Problem details: In the listing that follows, give every line again exactly and omit the pictures.

Records shown:
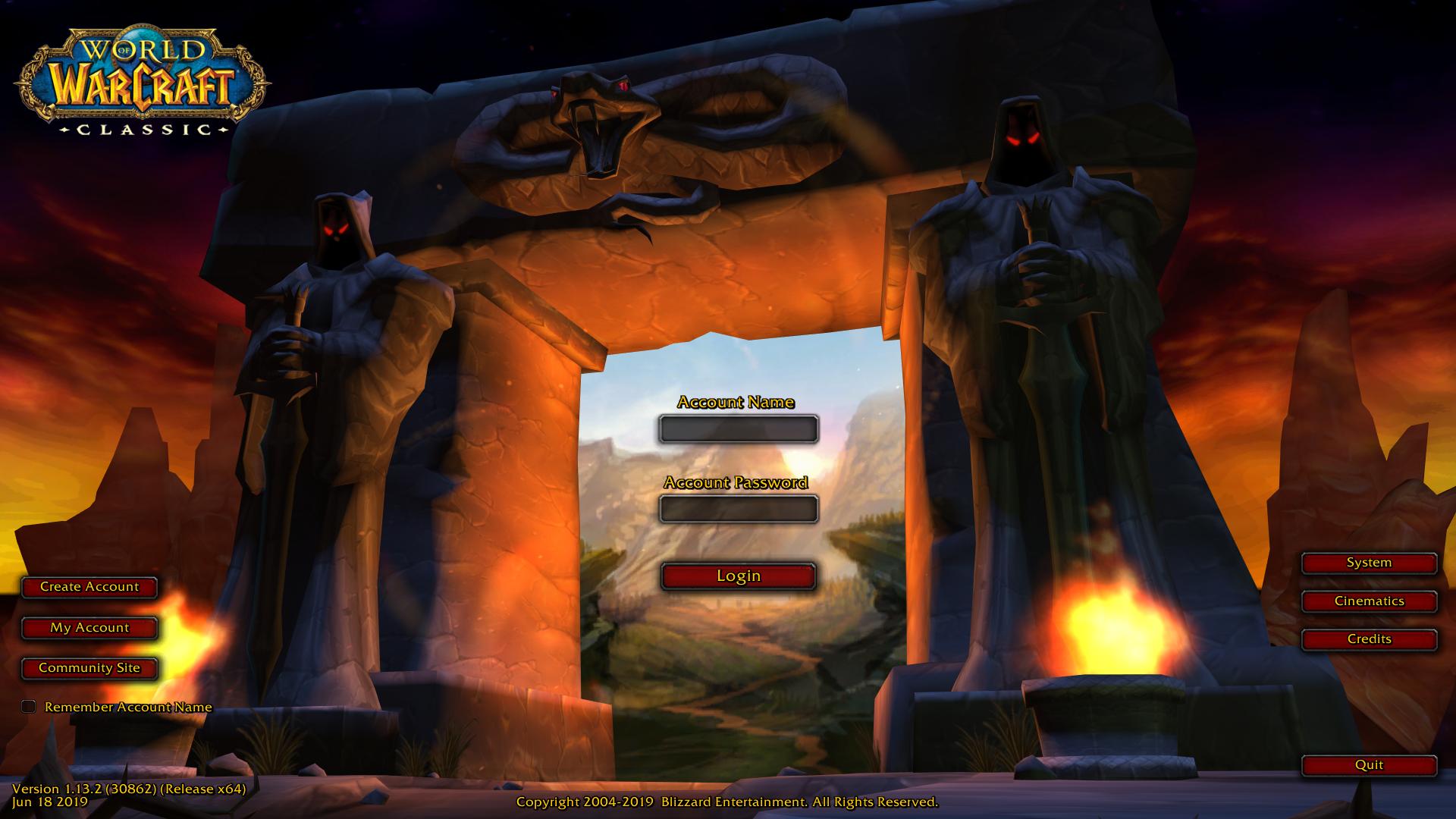 World of Warcraft (Classic) - Lutris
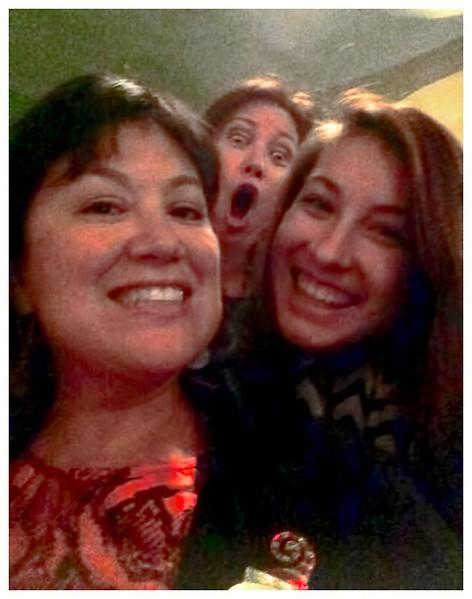 Selfie Creepy F.jpg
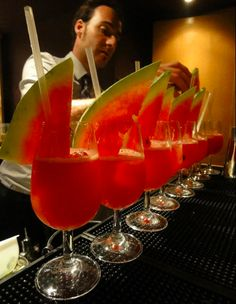 Watermelon Martini: the perfect #SummerDrink #Cocktail #Bar #Drink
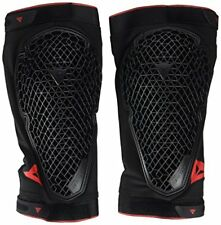 Dainese Trail Skins 2 Elbow Guard protection Homme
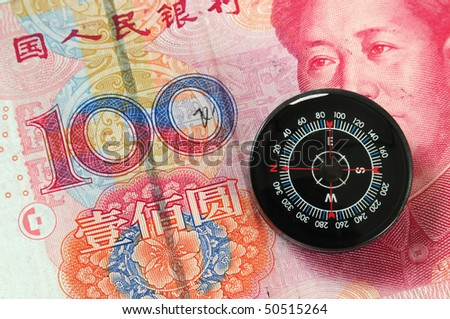 Direction to money. - stock photo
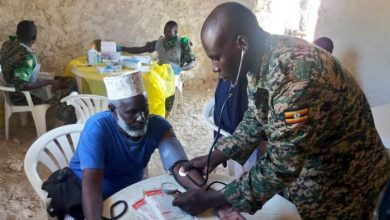 Photo of AU Troops Provide Free Medical Treatment To Needy Residents In Somalia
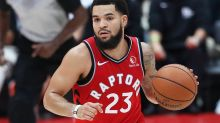 Yahoo Fantasy Mailbag: Can the Trail Blazers and Raptors offer good depth?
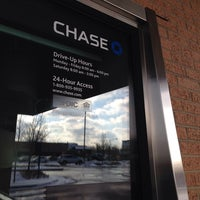 Photo taken at Chase Bank by Benjamin S. on 12/11/2013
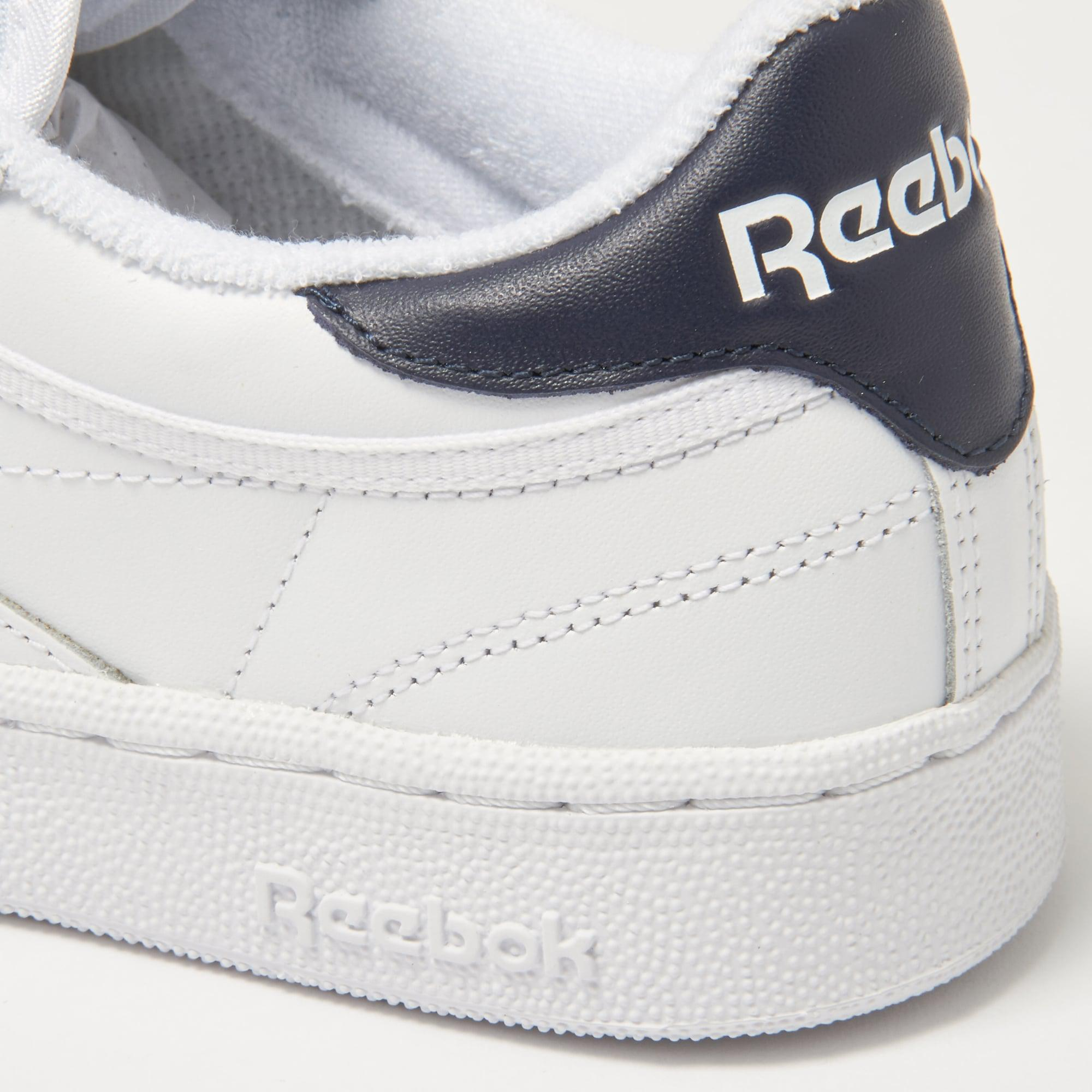 61c664f0a68 Lyst Reebok Club C85 El White Sneakers In White For Men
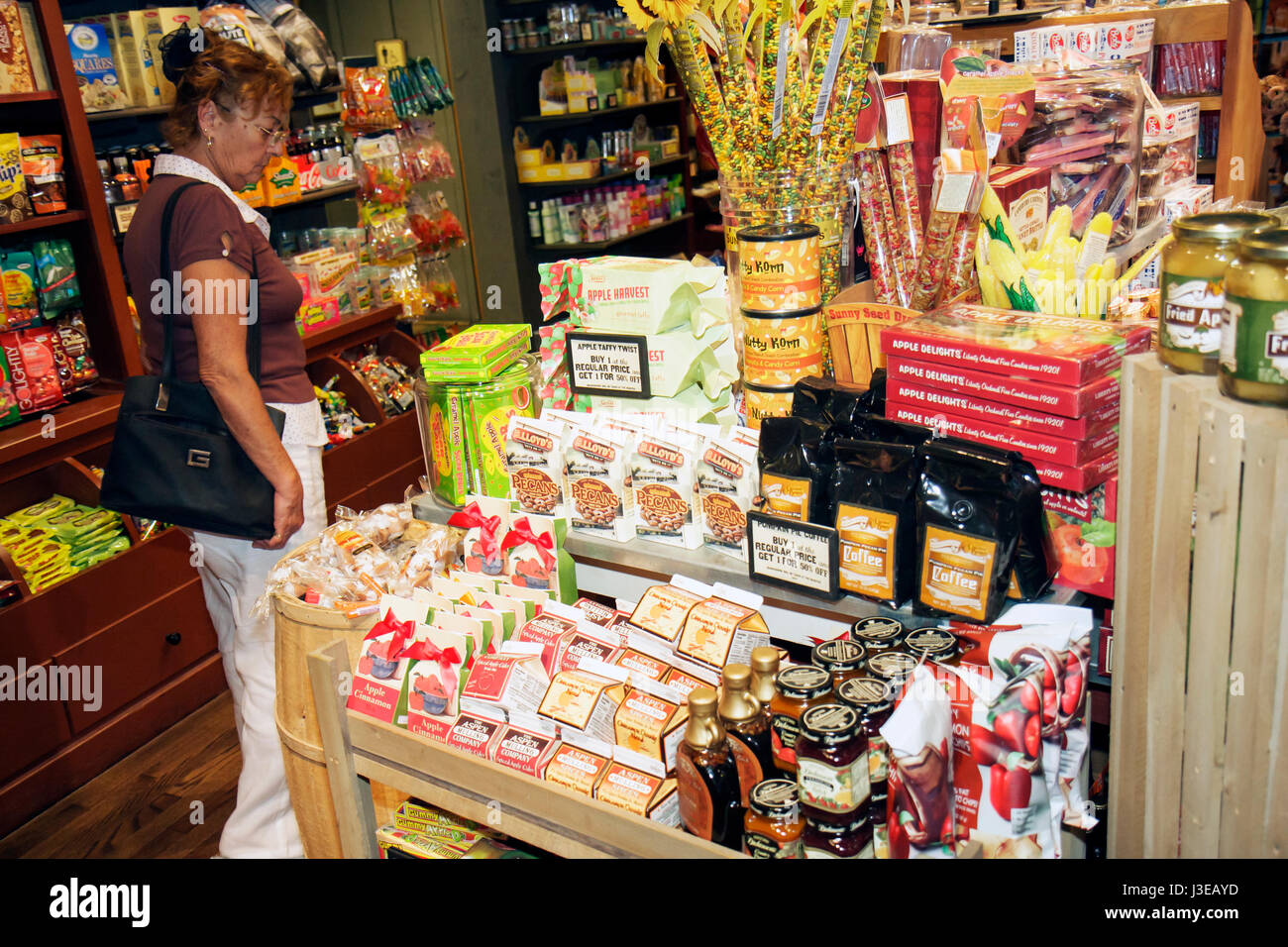 Homestead Florida Cracker Barrel Restaurant and Old Country Store dining woman customer family restaurant chain - Stock Image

Output for this task:
 World of Warcraft (Classic) - Lutris
 Selfie Creepy F.jpg
 Watermelon Martini: the perfect #SummerDrink #Cocktail #Bar #Drink
 Dainese Trail Skins 2 Elbow Guard protection Homme
 Direction to money. - stock photo
 Photo of AU Troops Provide Free Medical Treatment To Needy Residents In Somalia
 Yahoo Fantasy Mailbag: Can the Trail Blazers and Raptors offer good depth?
 Photo taken at Chase Bank by Benjamin S. on 12/11/2013
 61c664f0a68 Lyst Reebok Club C85 El White Sneakers In White For Men
 Homestead Florida Cracker Barrel Restaurant and Old Country Store dining woman customer family restaurant chain - Stock Image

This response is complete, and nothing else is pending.